Ne risulta un affresco impietoso, ma anche confortante. Babilonia si pone come un potente modello della Gerusalemme apostata del giorno d’oggi. Daniele 4:20-22 legge: “L’albero che hai visto, che si fece grande e divenne forte e la cui altezza raggiungeva infine i cieli e che era visibile a tutta la terra, e il cui fogliame era bello, e il cui frutto era abbondante, e dove c’era cibo per tutti, sotto cui dimoravano le bestie della campagna, e sui cui rami risiedevano gli uccelli dei cieli, sei tu o re, perché ti sei fatto grande e sei divenuto forte, e la tua grandezza si è fatta grande e ha raggiunto i cieli, e il tuo dominio l’estremità della terra.”

L’immagine è impressionante e molto rappresentativa. Di cosa? Della situazione odierna della leadership che dirige il popolo di Geova. L’impero del re Nabucodonosor era sì imponente ma il suo dominio non raggiunse mai le effettive estremità della terra. Viceversa le propaggini della Watchtower si sono ramificate dovunque. Non esiste terra che non sia stata raggiunta e che non dipenda dalle cure materne di qualche Bethel locale sparsa nel mondo. L’albero di Daniele perciò era visibile su tutta la terra e dava frutto, cibo abbondante per tutti. Ciò è quanto è avvenuto fin qui. La Watchtover si è rafforzata e ha messo rami e filiali in tutto il mondo. Ma ora l’albero viene tagliato. Ne rimane soltanto un ceppo.

Naturalmente i tempi dei gentili restano ancora un fronte di guerra. Una successiva scadenza sta per giungere a maturazione. (Rivelazione 11:2) Anche questa fase è in corso di adempimento. Sul modello di Nabucodonosor che, come si narra in Daniele 4:25, 32, dovette affrontare un periodo di sette anni in cui non era savio,  così oggi sono in corso i sette anni della pazzia. Al culmine di questo periodo emergerà con chiarezza la cosa disgustante di Matteo 24:15-16 e di Daniele 9:27. E’ questo un periodo in cui viene alla ribalta l’anticristo e si smaschera il suo comportamento bestiale.
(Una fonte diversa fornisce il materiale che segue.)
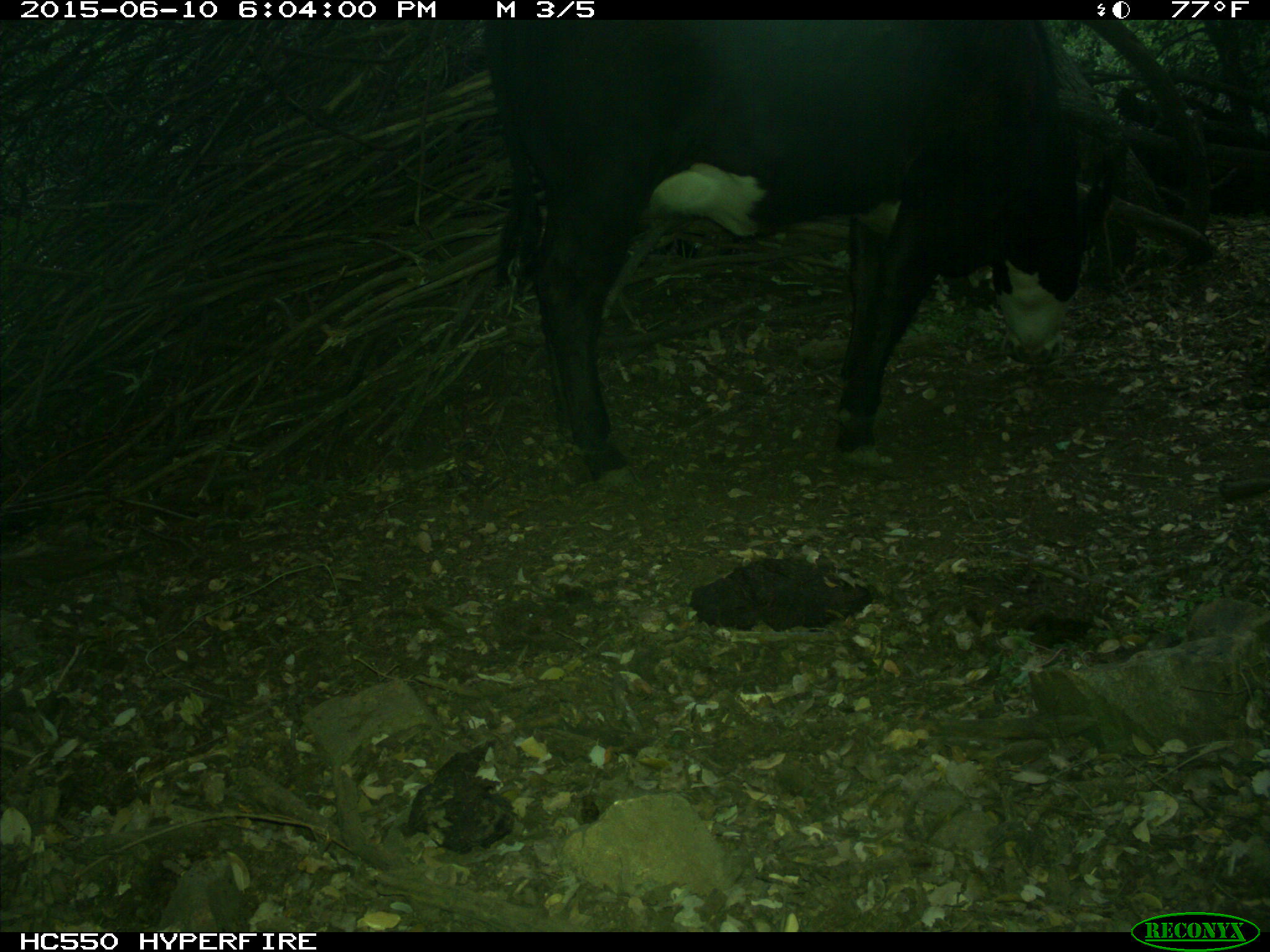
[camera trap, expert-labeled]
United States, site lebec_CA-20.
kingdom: Animalia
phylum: Chordata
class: Mammalia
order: Artiodactyla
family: Bovidae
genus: Bos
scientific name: Bos taurus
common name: domestic cow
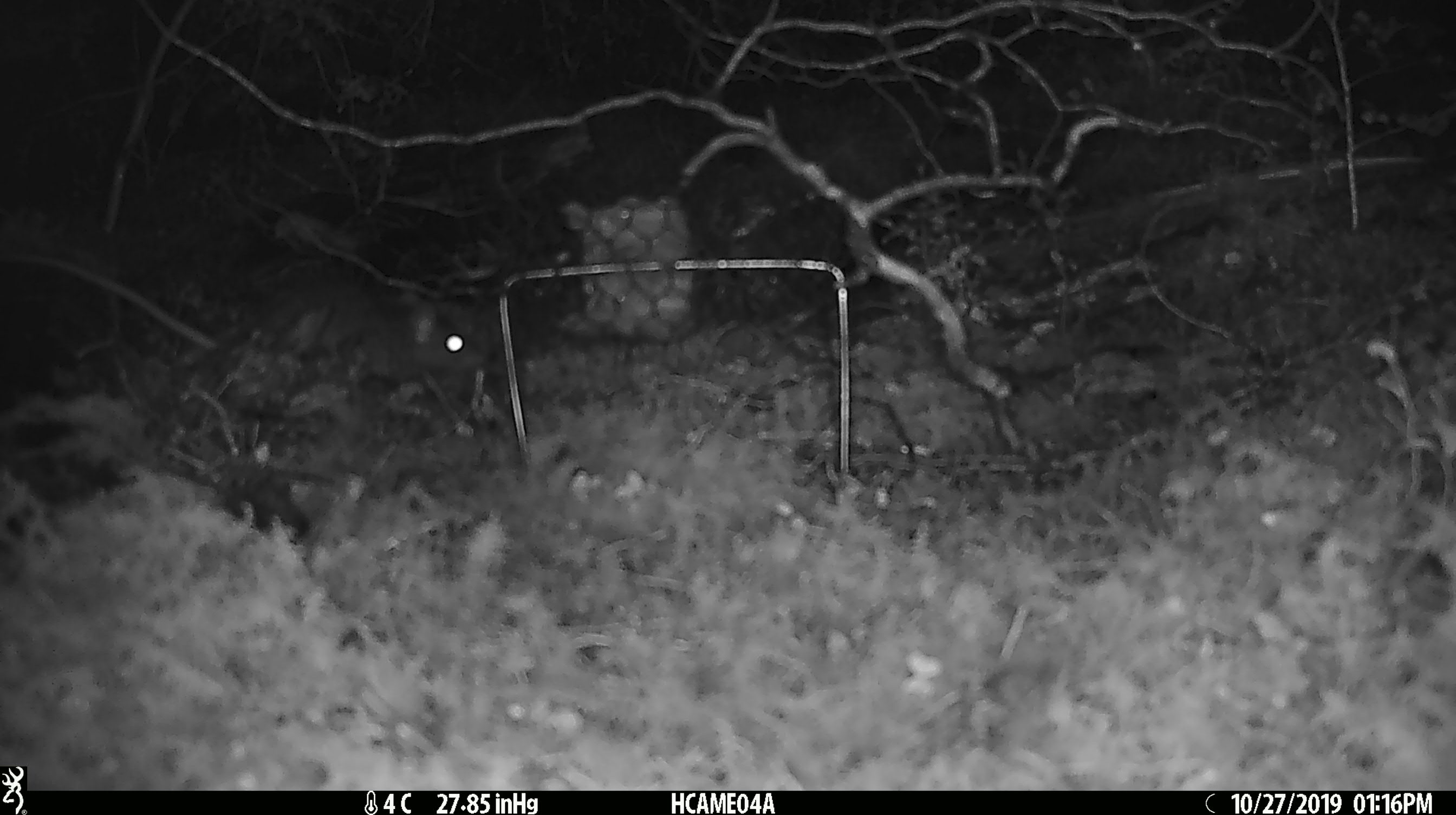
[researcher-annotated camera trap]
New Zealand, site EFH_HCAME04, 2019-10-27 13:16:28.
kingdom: Animalia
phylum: Chordata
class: Mammalia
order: Rodentia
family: Muridae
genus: Rattus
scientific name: Rattus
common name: rat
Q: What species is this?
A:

Perciò non siamo qui per demolire le fondamenta. Quelle vanno salvaguardate. Deve rimanere un ceppo. Daniele scrive: “Tagliate l’albero e rovinatelo. Tuttavia, lasciatene il ceppo stesso con le radici nella terra. Ma con un legame di rame e di ferro, fra l’erba della campagna, e si bagni con la rugiada dei cieli, e la sua porzione sia con le bestie della campagna finché passino su di esso sette tempi stessi.” Daniele 4:23

Isaia al capitolo 6:13 scrive: “E in esso ci sarà ancora un decimo, e dovrà divenire qualcosa da ardere, come un grosso albero massiccio in cui, quando sono abbattuti, ci sia un ceppo; un santo seme ne sarà il ceppo.”

Gioele 1:7 parlando dell’operato di Babilonia sul popolo di Israele, si accende dicendo: “Ha posto la mia vite come oggetto di stupore, e il mio fico come un ceppo. L’ha positivamente spogliato e lo ha gettato via.”

Amos 4:11 legge: “Causai un rovesciamento fra voi, come il rovesciamento di Dio a Sodoma e Gomorra. E diveniste come un ceppo asportato dall’incendio”. Da ultimo Zaccaria scrive di Gerusalemme: “Non è questo un ceppo strappato al fuoco?” Zac 3:2

Perciò un rimanente del rimanente dovrà restare. In Romani 11:1-5 Paolo scrive: “Quindi chiedo: Dio non ha rigettato il suo popolo vi pare? Non sia mai![…] Dio non ha rigettato il suo popolo che prima riconobbe.” Il popolo di Geova è prezioso ai suoi occhi.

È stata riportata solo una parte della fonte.